Wer gemeinsam Regeln hat, hat zumindest schon einmal etwas gemeinsam - und das ist in manchen Fällen durchaus eine Erwähnung wert. Beispiel Korea-Konflikt: Seit den 40er Jahren sind Nord- und Südkorea verfeindet, an der Grenze stehen sich auf beiden Seiten riesige Armeen kampfbereit gegenüber. Viele diplomatische Vermittlungsversuche scheiterten bereits, nun plant die UN eine neue Annäherung: Mit einem sportlichen Treffen der beiden verfeindeten Nationen bei der Universiade in Gwangju (Südkorea). Willi Lemke, Sonderbeauftragter des UN-Generalsekretärs für Sport im Dienst von Frieden und Entwicklung, äußert im DW-Interview konkrete Erwartungen an dieses Event, das er mit vorbereitet: "Wir möchten, dass viele nordkoreanische Studentensportler daran teilnehmen können. Ich habe mich früher im deutsch-deutschen Sportverkehr engagiert und weiß, was es heißt, in einem geteilten Land zu leben. Meine Traumvorstellung ist, dass es eines Tages auch in Korea eine Wiedervereinigung gibt. Der Sport kann da Brücken bauen."
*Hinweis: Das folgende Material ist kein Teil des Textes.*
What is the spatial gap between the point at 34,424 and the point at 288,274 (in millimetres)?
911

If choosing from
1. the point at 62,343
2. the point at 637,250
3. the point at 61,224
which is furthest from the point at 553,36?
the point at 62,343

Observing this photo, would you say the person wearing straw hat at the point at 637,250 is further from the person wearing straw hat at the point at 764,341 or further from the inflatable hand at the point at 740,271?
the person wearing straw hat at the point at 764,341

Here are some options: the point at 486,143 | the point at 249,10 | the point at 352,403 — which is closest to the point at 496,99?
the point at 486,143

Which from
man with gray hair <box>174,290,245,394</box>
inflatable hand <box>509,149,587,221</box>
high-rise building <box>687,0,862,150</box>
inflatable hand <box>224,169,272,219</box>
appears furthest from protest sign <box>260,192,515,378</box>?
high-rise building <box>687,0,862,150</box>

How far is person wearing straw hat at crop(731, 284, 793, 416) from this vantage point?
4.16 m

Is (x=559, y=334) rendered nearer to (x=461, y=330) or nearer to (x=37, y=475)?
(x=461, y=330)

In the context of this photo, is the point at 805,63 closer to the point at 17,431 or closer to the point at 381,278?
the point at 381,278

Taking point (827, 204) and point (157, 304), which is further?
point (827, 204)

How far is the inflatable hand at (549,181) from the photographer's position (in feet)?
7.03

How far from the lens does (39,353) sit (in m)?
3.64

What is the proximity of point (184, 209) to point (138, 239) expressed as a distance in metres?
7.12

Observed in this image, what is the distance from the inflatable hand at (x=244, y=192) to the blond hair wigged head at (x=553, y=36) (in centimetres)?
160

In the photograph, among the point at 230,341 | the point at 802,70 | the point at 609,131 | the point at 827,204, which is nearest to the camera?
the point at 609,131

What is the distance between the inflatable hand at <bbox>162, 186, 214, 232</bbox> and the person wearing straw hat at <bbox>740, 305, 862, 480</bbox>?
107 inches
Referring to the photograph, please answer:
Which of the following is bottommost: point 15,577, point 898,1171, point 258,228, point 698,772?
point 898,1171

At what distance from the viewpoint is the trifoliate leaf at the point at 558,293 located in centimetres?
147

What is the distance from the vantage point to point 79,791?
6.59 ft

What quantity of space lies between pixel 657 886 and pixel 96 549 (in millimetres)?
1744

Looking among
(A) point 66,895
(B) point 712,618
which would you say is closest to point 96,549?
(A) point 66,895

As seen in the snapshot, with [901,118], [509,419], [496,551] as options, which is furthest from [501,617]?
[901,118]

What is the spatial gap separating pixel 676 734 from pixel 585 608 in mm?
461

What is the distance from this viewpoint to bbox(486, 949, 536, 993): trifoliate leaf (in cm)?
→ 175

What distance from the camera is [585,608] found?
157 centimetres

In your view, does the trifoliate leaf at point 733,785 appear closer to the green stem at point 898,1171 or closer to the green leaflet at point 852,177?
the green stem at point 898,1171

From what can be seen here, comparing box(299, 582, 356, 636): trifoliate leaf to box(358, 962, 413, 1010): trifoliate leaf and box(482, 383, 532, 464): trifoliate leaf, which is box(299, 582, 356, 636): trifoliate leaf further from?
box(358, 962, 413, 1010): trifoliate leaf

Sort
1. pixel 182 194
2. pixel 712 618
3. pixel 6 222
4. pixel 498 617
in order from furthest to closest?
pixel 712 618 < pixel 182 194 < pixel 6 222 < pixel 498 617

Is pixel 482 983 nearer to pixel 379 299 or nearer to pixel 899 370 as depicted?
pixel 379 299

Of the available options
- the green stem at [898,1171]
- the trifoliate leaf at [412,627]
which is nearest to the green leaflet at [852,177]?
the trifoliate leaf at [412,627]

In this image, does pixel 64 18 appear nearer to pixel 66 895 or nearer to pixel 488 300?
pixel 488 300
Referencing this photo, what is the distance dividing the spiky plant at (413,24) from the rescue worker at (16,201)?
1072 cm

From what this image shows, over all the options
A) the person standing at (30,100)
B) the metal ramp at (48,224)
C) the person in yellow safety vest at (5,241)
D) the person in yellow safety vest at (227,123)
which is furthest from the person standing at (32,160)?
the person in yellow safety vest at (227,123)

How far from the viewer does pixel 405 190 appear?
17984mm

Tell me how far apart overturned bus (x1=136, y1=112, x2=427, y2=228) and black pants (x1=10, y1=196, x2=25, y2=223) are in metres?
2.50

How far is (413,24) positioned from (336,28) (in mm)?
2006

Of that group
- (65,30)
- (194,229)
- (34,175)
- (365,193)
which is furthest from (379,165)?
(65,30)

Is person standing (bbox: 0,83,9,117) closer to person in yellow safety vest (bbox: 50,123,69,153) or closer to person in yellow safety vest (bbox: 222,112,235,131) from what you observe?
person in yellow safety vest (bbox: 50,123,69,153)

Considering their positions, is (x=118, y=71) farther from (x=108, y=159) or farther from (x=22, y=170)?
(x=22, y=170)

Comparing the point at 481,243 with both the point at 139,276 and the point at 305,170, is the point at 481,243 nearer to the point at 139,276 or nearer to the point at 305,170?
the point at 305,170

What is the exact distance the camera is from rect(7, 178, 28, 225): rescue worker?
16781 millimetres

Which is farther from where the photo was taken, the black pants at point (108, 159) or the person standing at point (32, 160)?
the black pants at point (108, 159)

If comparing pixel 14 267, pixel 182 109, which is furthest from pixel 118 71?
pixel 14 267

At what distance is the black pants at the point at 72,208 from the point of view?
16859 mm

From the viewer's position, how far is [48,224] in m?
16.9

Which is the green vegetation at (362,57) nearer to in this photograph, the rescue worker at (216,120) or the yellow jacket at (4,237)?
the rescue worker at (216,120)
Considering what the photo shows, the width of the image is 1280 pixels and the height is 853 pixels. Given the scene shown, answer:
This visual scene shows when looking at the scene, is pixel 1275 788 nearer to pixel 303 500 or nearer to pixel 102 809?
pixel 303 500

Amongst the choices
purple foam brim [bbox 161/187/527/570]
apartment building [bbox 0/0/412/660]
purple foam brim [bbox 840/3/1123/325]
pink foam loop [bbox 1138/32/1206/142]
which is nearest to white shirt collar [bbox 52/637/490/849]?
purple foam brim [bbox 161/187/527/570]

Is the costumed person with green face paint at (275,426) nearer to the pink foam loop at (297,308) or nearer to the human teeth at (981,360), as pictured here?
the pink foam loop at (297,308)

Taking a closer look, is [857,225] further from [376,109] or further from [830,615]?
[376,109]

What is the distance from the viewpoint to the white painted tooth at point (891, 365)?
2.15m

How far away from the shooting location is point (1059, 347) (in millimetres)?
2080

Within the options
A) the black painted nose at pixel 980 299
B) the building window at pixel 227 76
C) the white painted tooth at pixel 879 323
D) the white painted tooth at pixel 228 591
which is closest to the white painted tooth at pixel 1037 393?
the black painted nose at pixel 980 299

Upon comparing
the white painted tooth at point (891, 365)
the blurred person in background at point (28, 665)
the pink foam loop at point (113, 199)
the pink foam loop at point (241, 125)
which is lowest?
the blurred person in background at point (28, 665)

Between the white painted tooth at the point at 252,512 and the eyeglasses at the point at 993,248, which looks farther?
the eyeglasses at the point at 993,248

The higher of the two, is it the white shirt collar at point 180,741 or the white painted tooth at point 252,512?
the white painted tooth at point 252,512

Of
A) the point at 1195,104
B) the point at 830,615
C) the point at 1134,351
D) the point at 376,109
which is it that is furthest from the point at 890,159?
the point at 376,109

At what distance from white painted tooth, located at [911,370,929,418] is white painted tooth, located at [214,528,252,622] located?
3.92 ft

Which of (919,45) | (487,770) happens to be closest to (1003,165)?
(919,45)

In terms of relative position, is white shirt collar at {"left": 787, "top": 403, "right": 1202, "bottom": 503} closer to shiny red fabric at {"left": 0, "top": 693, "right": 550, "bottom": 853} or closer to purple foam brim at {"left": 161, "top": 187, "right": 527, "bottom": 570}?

Nordkorea und Südkorea begegnen sich auf dem Platz bei den 17. Asienspiele im Fußballfinale (Foto: REUTERS/Kim Kyung-hoon)
Sportliches Tête-à-Tête: Nordkorea und Südkorea begegnen sich auf dem Platz - hier nicht ganz harmonischBild: Reuters/Kim Kyung-hoon

Brücken bauen, Menschen zusammenbringen oder einfach einen Nachmittag lang die Angst vergessen – das wahre Potential des Sports liegt deutlich jenseits von höher, schneller, weiter. Sport verbindet. Sport schafft Perspektive. Sport ist eine Sprache, die weltweit jeder versteht.